━━ Given text

Suppose you’re a successful freelancer with enough work to keep you constantly busy, and your hourly rate is $50. A client comes to you and offers you a $150 project that will probably take five hours. Would you take it? Probably not. But if you’re like many freelancers, you’d take on a client with a three-hour project for $150, and then allow the client to slowly add to the project until it ends up taking four or five hours of your time—not even including communication time. This very frequent phenomenon is commonly called scope creep.

Some clients engage in this behavior deliberately, trying to exploit freelancers to get free work from them. In my experience, though, most are not malicious: they simply succumb to the “just one more” temptation. It’s easy, when a project is underway, for a client to remember something he or she “forgot”, or to ask “can you just make this one change”, or say “while you’re doing X, maybe it would make sense to also do Y…” And so forth.

The truth, however, is that regardless of the client’s motivation, there is no surer way to turn a lucrative project into one that wasn’t worth taking, than to allow a client to scope creep you to death. And it’s surprisingly easy to allow it to happen, again because of the desire to keep clients happy. Even experienced freelancers fall into this trap, present company included. I’ll freely admit that I’m very bad about allowing clients to add “just a little bit” to a project, either in an effort to be “nice”, or because I tell myself that the change is so small that it’s not worth charging for.

━━━━
━━ Given records

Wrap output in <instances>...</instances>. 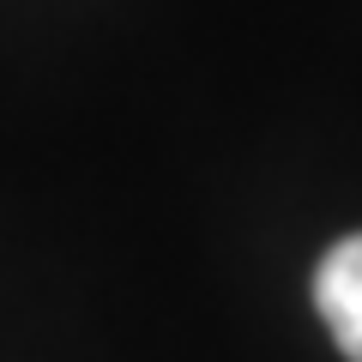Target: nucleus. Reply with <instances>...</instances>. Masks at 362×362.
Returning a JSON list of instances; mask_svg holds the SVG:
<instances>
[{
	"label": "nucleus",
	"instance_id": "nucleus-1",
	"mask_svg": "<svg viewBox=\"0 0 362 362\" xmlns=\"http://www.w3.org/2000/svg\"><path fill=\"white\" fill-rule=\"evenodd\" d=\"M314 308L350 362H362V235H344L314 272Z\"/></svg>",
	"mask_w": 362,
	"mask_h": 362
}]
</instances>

━━━━
━━ Given records

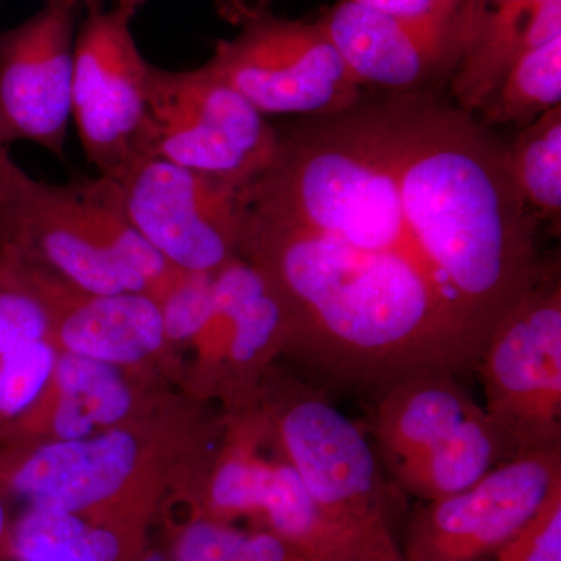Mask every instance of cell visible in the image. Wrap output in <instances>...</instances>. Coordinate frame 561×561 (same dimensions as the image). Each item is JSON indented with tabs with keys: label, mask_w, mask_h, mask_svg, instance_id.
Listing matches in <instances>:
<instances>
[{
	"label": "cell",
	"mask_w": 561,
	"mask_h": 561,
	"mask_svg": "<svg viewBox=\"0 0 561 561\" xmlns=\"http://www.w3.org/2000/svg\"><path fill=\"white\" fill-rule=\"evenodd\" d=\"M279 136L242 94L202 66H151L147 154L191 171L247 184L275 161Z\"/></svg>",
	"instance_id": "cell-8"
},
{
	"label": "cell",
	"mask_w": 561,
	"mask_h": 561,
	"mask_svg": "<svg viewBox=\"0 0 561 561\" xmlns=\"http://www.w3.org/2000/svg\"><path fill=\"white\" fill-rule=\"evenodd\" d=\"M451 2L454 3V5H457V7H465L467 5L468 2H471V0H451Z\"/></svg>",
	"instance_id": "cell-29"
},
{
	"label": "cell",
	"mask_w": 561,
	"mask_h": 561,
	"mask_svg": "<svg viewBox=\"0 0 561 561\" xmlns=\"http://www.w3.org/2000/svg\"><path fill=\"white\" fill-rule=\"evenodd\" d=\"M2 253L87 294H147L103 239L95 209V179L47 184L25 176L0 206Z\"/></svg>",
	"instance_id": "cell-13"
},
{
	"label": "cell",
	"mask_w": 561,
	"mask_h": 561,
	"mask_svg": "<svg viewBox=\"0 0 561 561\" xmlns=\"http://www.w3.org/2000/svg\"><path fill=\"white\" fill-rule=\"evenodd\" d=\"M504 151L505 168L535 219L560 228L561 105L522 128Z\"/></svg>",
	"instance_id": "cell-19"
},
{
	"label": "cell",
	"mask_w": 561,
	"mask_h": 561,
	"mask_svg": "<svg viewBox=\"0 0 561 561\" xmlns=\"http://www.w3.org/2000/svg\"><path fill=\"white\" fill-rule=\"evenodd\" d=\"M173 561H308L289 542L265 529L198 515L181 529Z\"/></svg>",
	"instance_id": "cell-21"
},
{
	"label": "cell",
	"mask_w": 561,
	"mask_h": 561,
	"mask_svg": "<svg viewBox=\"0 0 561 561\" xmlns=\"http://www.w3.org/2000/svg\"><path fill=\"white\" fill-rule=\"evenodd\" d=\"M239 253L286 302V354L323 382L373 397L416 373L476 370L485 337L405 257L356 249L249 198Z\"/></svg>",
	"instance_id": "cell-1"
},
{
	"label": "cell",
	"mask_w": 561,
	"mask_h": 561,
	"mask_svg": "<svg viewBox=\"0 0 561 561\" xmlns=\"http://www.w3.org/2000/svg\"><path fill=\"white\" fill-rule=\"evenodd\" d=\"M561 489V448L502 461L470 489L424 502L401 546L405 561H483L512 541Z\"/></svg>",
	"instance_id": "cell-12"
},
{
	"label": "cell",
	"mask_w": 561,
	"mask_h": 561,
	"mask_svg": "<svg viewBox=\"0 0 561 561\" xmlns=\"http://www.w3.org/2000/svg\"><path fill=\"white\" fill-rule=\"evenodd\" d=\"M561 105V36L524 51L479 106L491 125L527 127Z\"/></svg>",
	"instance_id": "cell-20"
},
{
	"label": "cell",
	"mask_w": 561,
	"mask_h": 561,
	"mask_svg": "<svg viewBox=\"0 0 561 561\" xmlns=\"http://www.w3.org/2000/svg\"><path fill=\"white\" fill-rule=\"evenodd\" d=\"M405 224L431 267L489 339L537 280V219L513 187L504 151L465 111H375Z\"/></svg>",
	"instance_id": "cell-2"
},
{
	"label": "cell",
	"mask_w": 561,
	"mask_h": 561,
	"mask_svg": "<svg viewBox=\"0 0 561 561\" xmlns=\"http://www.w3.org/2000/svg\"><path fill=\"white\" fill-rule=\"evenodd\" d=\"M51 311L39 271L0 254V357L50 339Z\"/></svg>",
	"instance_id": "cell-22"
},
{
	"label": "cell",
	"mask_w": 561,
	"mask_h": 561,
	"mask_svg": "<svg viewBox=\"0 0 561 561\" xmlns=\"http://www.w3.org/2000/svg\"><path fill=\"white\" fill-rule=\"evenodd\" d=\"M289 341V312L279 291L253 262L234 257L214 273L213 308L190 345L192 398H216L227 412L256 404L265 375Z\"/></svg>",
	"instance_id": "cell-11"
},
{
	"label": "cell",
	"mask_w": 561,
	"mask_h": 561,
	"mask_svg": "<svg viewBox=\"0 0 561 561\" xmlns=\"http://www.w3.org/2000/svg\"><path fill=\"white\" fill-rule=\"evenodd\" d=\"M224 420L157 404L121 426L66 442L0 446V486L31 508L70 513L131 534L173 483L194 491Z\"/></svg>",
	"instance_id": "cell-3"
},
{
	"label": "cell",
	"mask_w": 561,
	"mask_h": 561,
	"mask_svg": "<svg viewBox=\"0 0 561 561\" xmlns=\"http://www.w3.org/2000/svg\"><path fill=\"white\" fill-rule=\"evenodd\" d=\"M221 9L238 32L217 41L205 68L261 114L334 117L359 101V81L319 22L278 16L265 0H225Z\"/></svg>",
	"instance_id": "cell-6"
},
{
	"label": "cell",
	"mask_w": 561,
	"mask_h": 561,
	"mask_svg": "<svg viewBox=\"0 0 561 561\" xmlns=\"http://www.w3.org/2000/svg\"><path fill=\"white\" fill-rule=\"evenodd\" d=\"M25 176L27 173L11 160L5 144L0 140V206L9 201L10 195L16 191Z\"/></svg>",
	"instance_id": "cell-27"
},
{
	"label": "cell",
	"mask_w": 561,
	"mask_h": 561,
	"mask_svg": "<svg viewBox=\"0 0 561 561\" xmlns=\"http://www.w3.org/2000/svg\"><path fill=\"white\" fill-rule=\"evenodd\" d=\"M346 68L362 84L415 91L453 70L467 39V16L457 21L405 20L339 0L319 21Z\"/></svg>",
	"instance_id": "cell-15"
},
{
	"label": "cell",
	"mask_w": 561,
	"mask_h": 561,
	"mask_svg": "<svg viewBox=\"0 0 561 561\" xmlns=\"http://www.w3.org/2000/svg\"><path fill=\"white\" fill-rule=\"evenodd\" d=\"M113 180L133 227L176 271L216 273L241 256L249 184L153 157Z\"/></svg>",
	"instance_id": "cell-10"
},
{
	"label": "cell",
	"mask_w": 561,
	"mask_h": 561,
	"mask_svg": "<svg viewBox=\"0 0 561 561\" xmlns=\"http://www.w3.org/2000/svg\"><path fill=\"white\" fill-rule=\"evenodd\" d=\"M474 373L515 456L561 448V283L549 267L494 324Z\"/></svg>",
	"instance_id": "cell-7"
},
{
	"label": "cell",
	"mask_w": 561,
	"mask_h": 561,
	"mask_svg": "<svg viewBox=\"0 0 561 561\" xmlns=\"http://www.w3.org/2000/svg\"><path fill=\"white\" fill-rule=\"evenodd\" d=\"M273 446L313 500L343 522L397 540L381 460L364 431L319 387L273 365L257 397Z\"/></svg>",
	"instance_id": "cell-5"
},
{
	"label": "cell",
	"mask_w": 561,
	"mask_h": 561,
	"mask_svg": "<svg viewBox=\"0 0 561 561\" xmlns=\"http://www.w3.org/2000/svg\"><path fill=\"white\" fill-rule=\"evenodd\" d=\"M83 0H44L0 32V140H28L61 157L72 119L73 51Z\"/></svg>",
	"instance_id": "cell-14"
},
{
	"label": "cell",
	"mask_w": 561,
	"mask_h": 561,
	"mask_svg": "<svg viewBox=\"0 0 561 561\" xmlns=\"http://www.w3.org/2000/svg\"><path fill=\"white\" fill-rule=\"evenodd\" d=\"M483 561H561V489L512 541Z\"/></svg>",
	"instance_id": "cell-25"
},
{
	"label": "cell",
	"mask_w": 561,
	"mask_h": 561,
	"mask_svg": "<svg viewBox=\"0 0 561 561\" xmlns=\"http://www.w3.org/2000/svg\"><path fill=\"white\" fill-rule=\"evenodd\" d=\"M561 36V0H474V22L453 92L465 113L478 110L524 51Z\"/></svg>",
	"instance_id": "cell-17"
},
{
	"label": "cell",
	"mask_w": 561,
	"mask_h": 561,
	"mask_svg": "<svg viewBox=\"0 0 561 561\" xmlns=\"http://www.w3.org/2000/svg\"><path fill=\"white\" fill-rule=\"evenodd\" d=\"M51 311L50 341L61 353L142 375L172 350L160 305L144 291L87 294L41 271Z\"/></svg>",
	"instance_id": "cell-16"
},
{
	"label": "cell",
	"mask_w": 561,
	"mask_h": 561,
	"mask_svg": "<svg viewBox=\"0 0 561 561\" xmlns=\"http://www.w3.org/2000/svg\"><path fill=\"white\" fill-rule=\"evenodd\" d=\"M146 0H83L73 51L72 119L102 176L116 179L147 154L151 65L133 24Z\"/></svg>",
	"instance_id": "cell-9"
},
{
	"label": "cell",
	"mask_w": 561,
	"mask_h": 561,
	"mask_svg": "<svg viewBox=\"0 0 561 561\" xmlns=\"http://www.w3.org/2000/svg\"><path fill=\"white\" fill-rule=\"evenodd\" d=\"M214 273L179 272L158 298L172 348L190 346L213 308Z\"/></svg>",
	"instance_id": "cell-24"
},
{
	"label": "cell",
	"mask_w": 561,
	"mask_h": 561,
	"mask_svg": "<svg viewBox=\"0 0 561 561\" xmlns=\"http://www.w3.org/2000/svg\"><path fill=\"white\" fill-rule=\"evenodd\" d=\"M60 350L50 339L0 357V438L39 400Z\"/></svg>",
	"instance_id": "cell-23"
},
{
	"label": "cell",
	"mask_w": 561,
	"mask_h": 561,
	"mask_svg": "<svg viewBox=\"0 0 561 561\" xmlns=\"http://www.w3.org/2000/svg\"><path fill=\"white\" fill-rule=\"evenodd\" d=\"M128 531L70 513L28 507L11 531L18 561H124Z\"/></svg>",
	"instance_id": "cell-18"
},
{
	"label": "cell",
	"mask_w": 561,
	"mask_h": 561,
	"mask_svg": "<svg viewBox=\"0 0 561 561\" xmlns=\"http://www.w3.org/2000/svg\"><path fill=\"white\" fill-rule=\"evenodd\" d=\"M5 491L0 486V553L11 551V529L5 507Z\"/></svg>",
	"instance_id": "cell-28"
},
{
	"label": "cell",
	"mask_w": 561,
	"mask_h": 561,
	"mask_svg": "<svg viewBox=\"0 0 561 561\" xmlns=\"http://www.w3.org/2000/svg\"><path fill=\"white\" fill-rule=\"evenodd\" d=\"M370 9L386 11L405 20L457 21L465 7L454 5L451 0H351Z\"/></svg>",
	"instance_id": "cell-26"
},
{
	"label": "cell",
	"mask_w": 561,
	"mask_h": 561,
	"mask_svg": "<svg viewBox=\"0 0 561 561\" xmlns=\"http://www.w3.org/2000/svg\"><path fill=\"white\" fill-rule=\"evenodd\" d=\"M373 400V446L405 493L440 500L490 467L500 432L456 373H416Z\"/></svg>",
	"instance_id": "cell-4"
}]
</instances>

━━━━

## Task description
Transcribe everything in the scope creep passage from "Some clients engage" down to "And so forth.".

## Reply
Some clients engage in this behavior deliberately, trying to exploit freelancers to get free work from them. In my experience, though, most are not malicious: they simply succumb to the “just one more” temptation. It’s easy, when a project is underway, for a client to remember something he or she “forgot”, or to ask “can you just make this one change”, or say “while you’re doing X, maybe it would make sense to also do Y…” And so forth.